Забрался щенок под крыльцо, дрожит. Лежит на старой рогоже. Голодно ему и холодно. А мать сына ждала, не могла дождаться. Так прошло недели три.

– Нехорошим рос мальчишка. Но ведь мог выправиться, одуматься, – вздыхала мать.

– Вот я, мама! Неужели ты меня не можешь узнать? Мамочка, спаси меня! – хотелось плакать щенку.

Но слышалось только одно:

– Гав, гав! Гав, гав!

– Больно уж ты жалобно тявкаешь, – приласкала женщина щенка.

Он завилял хвостиком, заскулил, брызнули из его глаз горькие слезы.

– Собачонок, а плачет, как человек, – удивилась мать.

С тех пор, куда бы она ни пошла, щенок за ней бежит.
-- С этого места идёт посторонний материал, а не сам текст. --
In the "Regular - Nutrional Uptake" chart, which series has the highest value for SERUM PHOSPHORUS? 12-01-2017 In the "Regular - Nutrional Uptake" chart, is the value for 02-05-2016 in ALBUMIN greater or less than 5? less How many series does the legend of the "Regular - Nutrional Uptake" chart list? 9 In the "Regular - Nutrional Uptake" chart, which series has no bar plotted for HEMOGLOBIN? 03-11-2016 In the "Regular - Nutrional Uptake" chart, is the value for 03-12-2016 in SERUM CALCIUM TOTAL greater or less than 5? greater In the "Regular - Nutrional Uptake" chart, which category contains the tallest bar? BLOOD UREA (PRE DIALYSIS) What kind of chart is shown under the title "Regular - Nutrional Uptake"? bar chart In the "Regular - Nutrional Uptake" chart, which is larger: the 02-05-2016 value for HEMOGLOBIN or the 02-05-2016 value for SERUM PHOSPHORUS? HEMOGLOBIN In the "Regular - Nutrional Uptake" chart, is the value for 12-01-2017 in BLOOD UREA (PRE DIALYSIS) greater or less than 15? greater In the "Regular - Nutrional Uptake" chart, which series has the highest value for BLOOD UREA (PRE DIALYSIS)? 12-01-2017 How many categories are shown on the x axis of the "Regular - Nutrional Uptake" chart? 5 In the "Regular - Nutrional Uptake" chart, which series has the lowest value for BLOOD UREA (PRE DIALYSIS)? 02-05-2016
И за водой к чистому колодцу. И в лавку к торгашу. И в лес по грибы. И на базар.

Щенок людям нравился. Как-то подошёл к женщине скорняк:

– Продай, баба, щенка!

– Жалко. Но возьми его задаром, мне двух собак не прокормить, – согласилась она. – Приблудный он.

Скорняк схватил щенка, обрадовался, а тот визжит, кусается, пытается вырваться. Мужик держит его крепко, идёт домой и приговаривает:

– Глупый щенок! Я тебя всё лето кормить буду сытно, а к зиме придушу, обдеру. И славная шапка из твоей шкуры получится.